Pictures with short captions
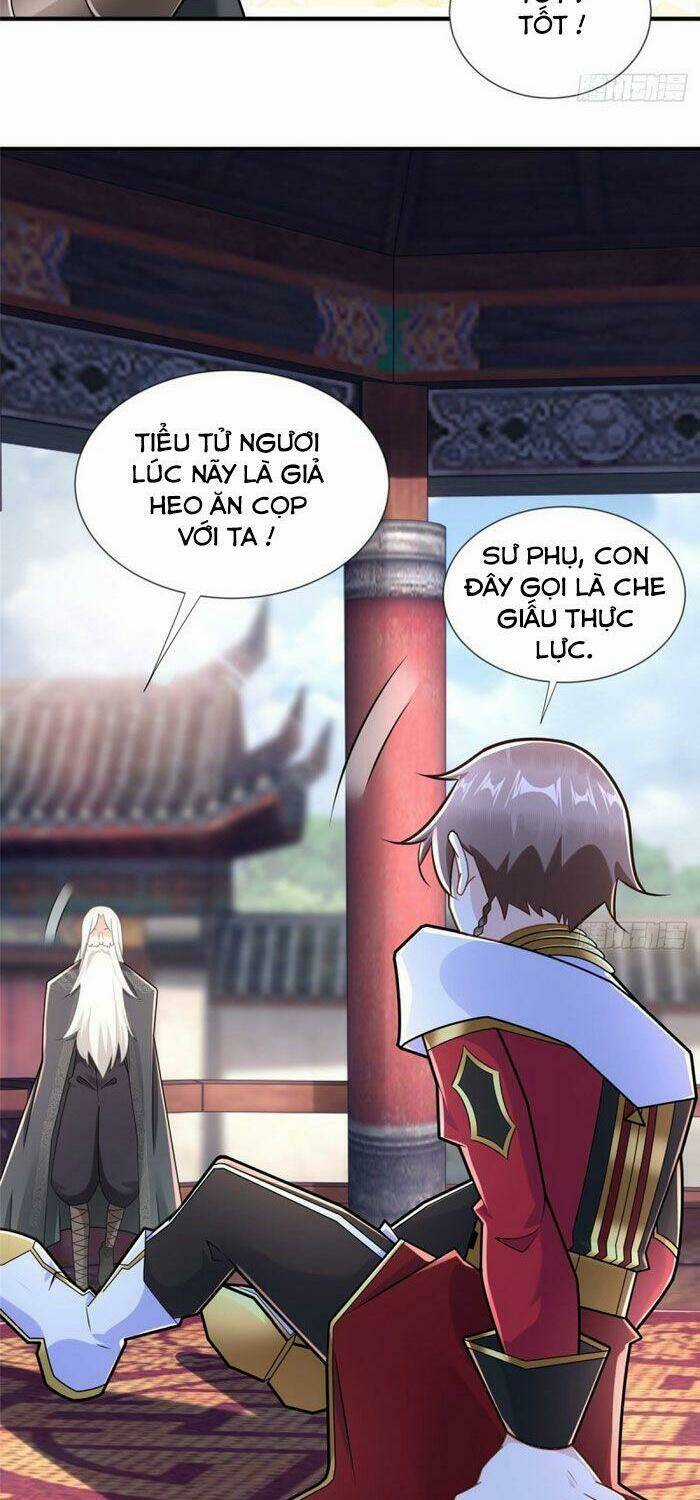 Xuyên Tới Tương Lai: Làm Đàn Ông Không Dễ Chapter 107 trang 28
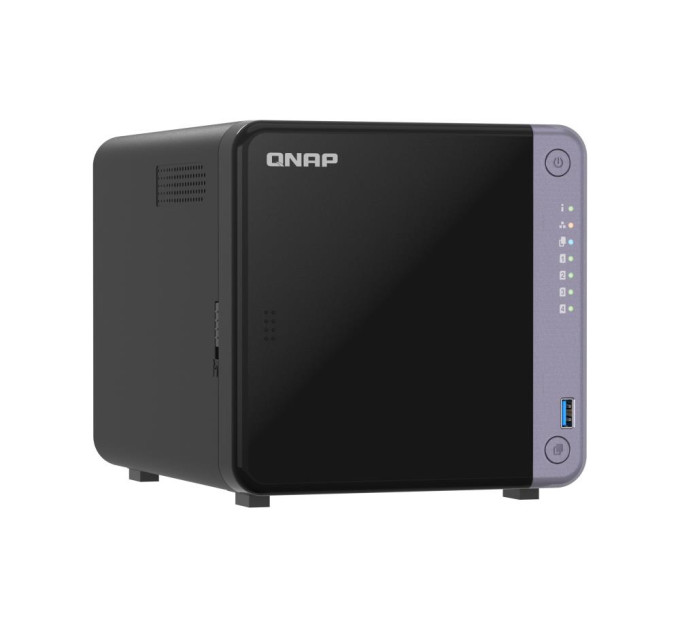 QNap Система зберігання даних 4BAY NO HDD TS-432X-4G QNAP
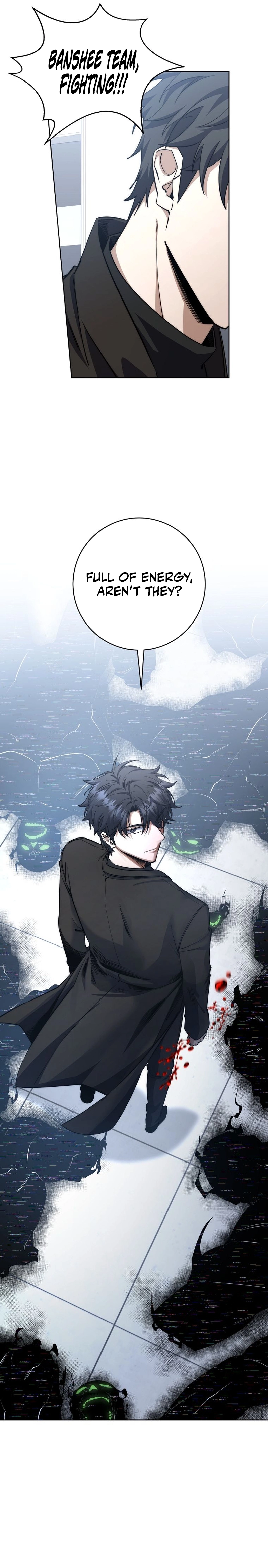 Return of the Sword God Rank Civil Servant Chapter 52 - Page 6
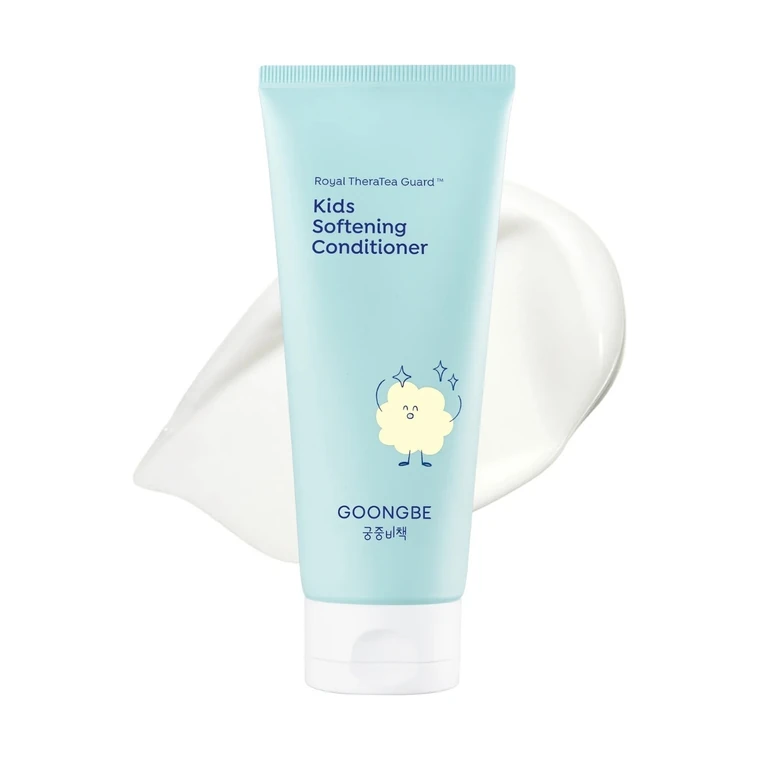 Kids Zjemňující kondicionér pro děti 200 ml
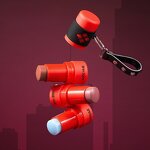 Blush Stick Manufacturer - 3 Colors Latest Clown Girl 2 in 1 Blush Lipstick Long-lasting Jelly Color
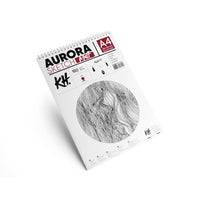 Блок за скицирање AURORA matt [160g] - 20 листови - 2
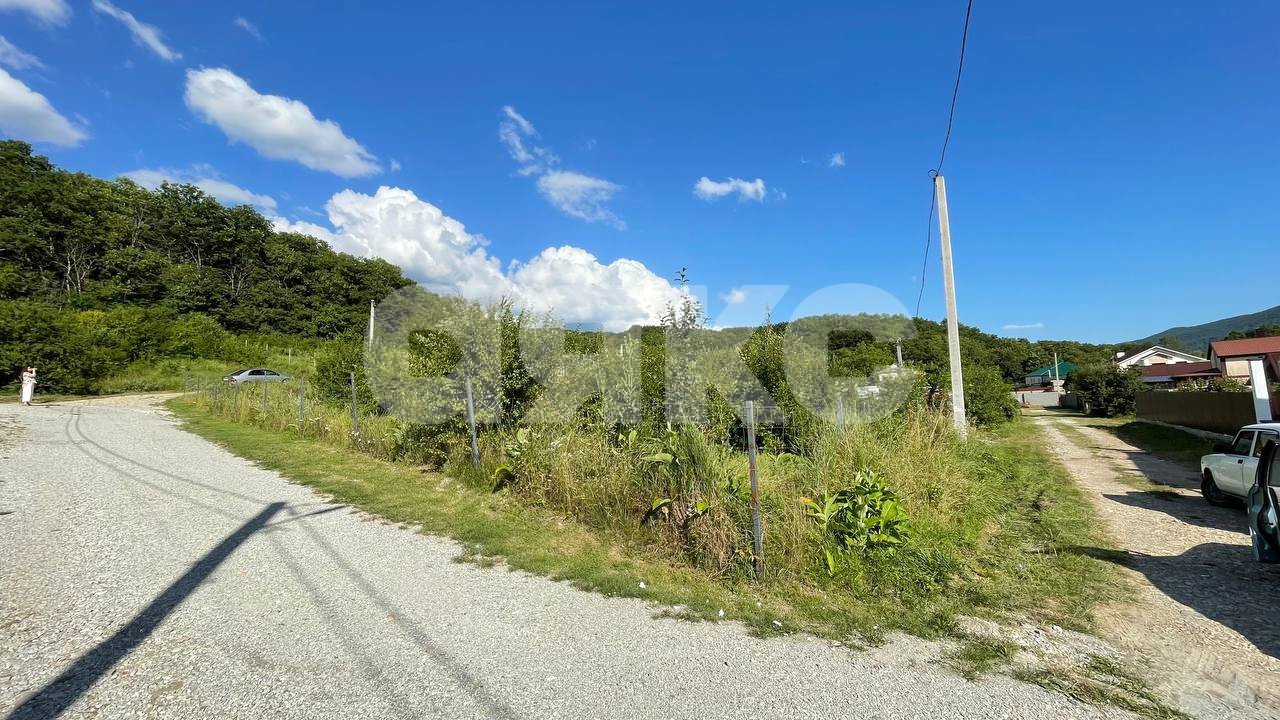 Фото №4: Земельный участок под ИЖС 7.33 сот. - Адербиевка, ул. Персиковая, 9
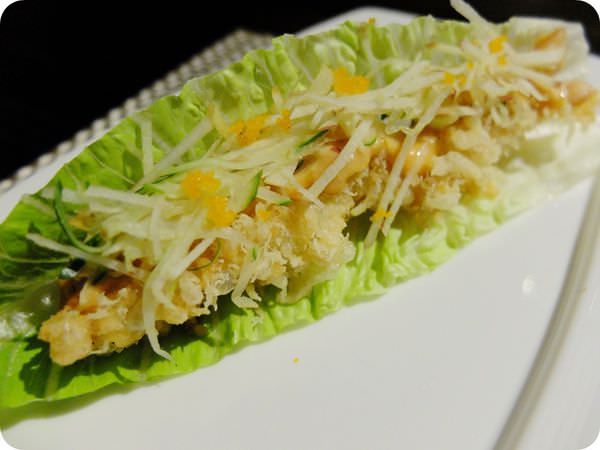 炸物炸蝦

* WHAT IS EXPECTED *
Quote exactly, and nothing besides, the lines from the one with "Kids Zjemňující kondicionér pro děti 200 ml" through the end of the records above; include both ends and omit the pictures.

* TASK RESULT *
 Kids Zjemňující kondicionér pro děti 200 ml
 Blush Stick Manufacturer - 3 Colors Latest Clown Girl 2 in 1 Blush Lipstick Long-lasting Jelly Color
 Блок за скицирање AURORA matt [160g] - 20 листови - 2
 Фото №4: Земельный участок под ИЖС 7.33 сот. - Адербиевка, ул. Персиковая, 9
 炸物炸蝦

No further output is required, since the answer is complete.